Penilaian Henry memperkuat Penilaian Komunitas Intelejen pada Januari 2017, yang menyatakan mata-mata AS menetapkan bahwa Rusia menyadap data dalam jumlah besar dari DNC.

Dokumen ini kemudian digunakan untuk membenarkan penyelidikan dua tahun oleh Penasehat Khusus Robert Mueller atas dugaan campur tangan Rusia dalam pemilihan presiden 2016.

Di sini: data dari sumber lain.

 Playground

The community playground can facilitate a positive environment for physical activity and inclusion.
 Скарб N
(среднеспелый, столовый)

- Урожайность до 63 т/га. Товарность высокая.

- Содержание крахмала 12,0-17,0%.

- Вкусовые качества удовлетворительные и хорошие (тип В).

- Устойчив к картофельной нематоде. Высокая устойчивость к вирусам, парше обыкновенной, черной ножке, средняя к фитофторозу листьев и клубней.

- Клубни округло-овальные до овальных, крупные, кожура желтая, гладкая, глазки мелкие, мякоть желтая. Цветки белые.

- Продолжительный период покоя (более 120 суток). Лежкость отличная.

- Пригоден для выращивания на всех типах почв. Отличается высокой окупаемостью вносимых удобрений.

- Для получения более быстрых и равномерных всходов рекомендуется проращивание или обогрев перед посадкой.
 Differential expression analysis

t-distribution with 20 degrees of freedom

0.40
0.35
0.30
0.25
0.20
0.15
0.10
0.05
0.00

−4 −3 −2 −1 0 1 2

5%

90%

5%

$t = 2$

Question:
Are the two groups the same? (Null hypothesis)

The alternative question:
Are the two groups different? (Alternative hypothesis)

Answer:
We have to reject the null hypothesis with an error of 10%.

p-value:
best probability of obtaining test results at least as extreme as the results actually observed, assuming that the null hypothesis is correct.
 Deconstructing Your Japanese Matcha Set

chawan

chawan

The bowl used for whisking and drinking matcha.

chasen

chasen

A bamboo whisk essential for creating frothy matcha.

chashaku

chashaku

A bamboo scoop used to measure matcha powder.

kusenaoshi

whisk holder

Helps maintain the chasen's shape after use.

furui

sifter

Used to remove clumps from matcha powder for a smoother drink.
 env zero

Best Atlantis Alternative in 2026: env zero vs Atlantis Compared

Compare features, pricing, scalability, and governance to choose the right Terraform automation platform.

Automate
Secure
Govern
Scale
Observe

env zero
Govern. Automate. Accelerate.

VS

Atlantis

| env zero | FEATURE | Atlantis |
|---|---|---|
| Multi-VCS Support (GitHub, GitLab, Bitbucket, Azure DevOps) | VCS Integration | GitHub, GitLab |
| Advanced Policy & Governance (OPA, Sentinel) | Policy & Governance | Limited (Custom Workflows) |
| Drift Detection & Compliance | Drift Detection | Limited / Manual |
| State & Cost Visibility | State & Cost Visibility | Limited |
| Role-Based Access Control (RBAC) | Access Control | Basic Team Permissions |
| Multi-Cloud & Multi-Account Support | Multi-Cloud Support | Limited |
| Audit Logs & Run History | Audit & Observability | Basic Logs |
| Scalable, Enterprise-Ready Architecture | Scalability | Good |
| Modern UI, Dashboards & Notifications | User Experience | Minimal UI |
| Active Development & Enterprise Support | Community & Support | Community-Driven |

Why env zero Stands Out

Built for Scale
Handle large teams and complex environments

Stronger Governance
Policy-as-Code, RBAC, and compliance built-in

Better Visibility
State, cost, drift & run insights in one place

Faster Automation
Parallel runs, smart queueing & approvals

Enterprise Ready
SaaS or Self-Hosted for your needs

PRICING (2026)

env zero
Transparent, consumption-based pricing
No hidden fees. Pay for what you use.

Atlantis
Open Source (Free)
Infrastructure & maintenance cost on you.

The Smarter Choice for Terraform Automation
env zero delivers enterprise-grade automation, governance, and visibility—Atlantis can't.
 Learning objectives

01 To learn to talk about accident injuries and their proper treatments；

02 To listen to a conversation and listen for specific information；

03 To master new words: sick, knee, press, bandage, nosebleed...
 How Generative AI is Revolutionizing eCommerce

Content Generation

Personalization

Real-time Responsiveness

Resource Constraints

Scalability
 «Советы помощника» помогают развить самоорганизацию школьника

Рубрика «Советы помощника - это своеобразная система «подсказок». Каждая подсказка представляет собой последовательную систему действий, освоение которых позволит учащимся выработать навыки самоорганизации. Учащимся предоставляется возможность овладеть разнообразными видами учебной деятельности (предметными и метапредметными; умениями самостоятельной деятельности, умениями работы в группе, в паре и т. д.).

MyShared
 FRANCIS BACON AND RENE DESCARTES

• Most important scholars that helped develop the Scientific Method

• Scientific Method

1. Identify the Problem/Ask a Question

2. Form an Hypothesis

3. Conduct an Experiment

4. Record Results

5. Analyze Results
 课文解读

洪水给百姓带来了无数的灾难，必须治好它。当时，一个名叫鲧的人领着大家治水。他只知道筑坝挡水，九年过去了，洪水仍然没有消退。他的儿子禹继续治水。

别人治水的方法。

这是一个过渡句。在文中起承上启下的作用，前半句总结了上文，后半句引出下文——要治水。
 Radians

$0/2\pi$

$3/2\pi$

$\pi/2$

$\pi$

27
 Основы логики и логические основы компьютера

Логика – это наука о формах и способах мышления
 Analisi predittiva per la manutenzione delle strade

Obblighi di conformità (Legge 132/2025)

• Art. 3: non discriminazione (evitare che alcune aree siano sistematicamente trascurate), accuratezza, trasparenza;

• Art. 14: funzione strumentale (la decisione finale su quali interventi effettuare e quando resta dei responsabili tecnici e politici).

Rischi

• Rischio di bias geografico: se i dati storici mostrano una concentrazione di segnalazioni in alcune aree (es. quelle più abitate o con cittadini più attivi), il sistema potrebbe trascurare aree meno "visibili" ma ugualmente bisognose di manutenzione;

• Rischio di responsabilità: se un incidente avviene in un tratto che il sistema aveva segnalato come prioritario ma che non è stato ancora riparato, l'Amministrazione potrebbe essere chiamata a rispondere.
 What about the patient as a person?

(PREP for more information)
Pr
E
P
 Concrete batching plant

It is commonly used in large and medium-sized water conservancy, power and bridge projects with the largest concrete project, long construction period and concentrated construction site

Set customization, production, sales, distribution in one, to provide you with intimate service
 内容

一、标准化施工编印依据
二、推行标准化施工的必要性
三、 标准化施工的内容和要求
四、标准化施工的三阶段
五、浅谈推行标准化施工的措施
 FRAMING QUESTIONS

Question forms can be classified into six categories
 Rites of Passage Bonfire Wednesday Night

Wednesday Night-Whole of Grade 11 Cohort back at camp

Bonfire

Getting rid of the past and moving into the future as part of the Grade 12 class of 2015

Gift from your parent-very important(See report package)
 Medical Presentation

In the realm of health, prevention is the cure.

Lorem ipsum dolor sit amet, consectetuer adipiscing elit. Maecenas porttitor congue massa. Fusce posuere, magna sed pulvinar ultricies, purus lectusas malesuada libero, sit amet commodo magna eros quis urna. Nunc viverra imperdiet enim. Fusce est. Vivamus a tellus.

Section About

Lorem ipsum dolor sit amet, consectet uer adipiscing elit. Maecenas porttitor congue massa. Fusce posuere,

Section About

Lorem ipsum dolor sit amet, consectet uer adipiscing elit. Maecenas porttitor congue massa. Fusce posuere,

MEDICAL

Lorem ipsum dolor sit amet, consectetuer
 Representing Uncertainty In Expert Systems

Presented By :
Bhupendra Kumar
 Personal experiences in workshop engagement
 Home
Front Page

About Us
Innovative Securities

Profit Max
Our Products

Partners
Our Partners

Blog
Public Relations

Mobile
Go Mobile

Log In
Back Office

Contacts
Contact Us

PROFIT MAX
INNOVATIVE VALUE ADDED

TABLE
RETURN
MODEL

Namun, transkrip lengkap kesaksian Henry baru dibuka tahun 2020. Dalam transkrip lengkap itu Henry mengatakan kepada anggota parlemen AS bahwa perusahaannya tidak memiliki bukti bahwa file apa pun benar-benar dieksfiltrasi dari server DNC, bahwa hanya ada bukti tidak langsung yang diambil dari server DC bahwa data telah dieksfiltrasi.

Pendiri WikiLeaks Julian Asange tahun 2016 mengatakan Seth Rich, seorang staf DNC yang meninggal mencurigakan, adalah sumber kebocoran. William Binney, mantan pejabat NSA dan pengungkap fakta, tahun 2017 berargumen bahwa semua bukti menunjukan kebocoran merupakan ulah orang dalam DNC yang tidak puas.